Text passage:

========================================

Enterprise Java

Integrate Amazon Athena with Spring Boot

Amazon Athena is an interactive query service that makes it easy to analyze data in Amazon S3 using standard SQL. Let’s dive into understanding Spring Boot integration with Amazon Athena.

1. Introduction

1.1 What is Amazon S3?

Amazon Simple Storage Service (S3) is an object storage service that offers industry-leading scalability, data availability, security, and performance. With Amazon S3, you can store and protect any amount of data for a range of use cases, such as websites, mobile apps, backup and restore, archive, enterprise applications, IoT devices, and big data analytics.

S3 provides developers and IT teams with secure, durable, and highly-scalable object storage at low cost. Data is stored in “buckets,” and each object is identified by a unique key, making it easy to organize and retrieve files when needed.

1.1.1 Key Features of Amazon S3

  • Durability and Availability: Amazon S3 is designed to offer 99.999999999% (11 nines) durability and 99.99% availability.
  • Scalability: S3 can scale storage up or down to meet varying needs.
  • Security: S3 integrates with AWS Identity and Access Management (IAM) to securely control access to your data.
  • Data Organization: You can store objects in a structured way with folders and prefixes to improve organization.

1.2 What is Amazon Athena?

========================================

Data lines:

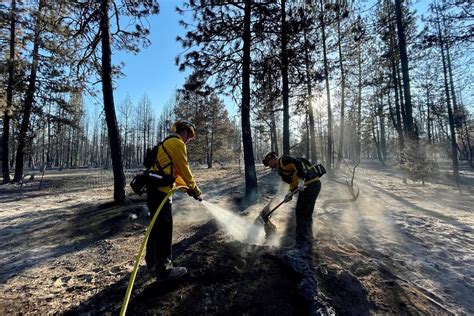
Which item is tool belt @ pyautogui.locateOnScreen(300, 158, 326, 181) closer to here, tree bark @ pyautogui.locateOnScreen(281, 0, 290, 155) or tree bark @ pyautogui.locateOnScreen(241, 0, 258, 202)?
tree bark @ pyautogui.locateOnScreen(241, 0, 258, 202)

========================================

Requirements:
A – What durability is Amazon S3 designed to offer, according to the Spring Boot and Amazon Athena text?
B – Reproduce word for word the part of the Spring Boot and Amazon Athena text from "1.1 What is" up to and including "meet varying needs.".
C – Extend the Spring Boot and Amazon Athena text, picking up after its final line.
The material has no connection to the Spring Boot and Amazon Athena text.

Exercise results:
A – 99.999999999% (11 nines) durability.

B –
1.1 What is Amazon S3?

Amazon Simple Storage Service (S3) is an object storage service that offers industry-leading scalability, data availability, security, and performance. With Amazon S3, you can store and protect any amount of data for a range of use cases, such as websites, mobile apps, backup and restore, archive, enterprise applications, IoT devices, and big data analytics.

S3 provides developers and IT teams with secure, durable, and highly-scalable object storage at low cost. Data is stored in “buckets,” and each object is identified by a unique key, making it easy to organize and retrieve files when needed.

1.1.1 Key Features of Amazon S3

  • Durability and Availability: Amazon S3 is designed to offer 99.999999999% (11 nines) durability and 99.99% availability.
  • Scalability: S3 can scale storage up or down to meet varying needs.

C –
Amazon Athena is an interactive query service that makes it easy to analyze data directly in Amazon S3 using standard SQL. With Athena, there’s no need for complex ETL processes; you can start querying the data where it lives. Athena uses Presto, an open-source distributed SQL engine, to run queries, making it a powerful tool for analyzing large datasets stored in S3.

1.2.1 Key Features of Amazon Athena

  • Serverless: Athena is serverless, which means you don’t have to manage any infrastructure or servers. You simply pay per query or per TB of data scanned.
  • SQL-Based: Athena allows you to run queries using SQL syntax, making it accessible to users with SQL knowledge.
  • Scalable and Fast: Athena is built to handle large amounts of data and return results quickly by scaling the resources needed to execute queries efficiently.
  • Integration with AWS Glue: You can use AWS Glue to automatically catalog data in S3, which makes it easier to query with Athena.

1.3 Why Use Amazon S3 and Amazon Athena Together?

Using Amazon S3 and Athena together is a powerful combination for big data analytics. By storing data in S3, you can have a centralized, highly available, and cost-effective data lake. Then, with Athena, you can query this data without moving or transforming it, saving both time and resources. This setup is particularly useful for large-scale analytics, reporting, and business intelligence applications.

2. Why IAM is Important for S3 and Athena Integration?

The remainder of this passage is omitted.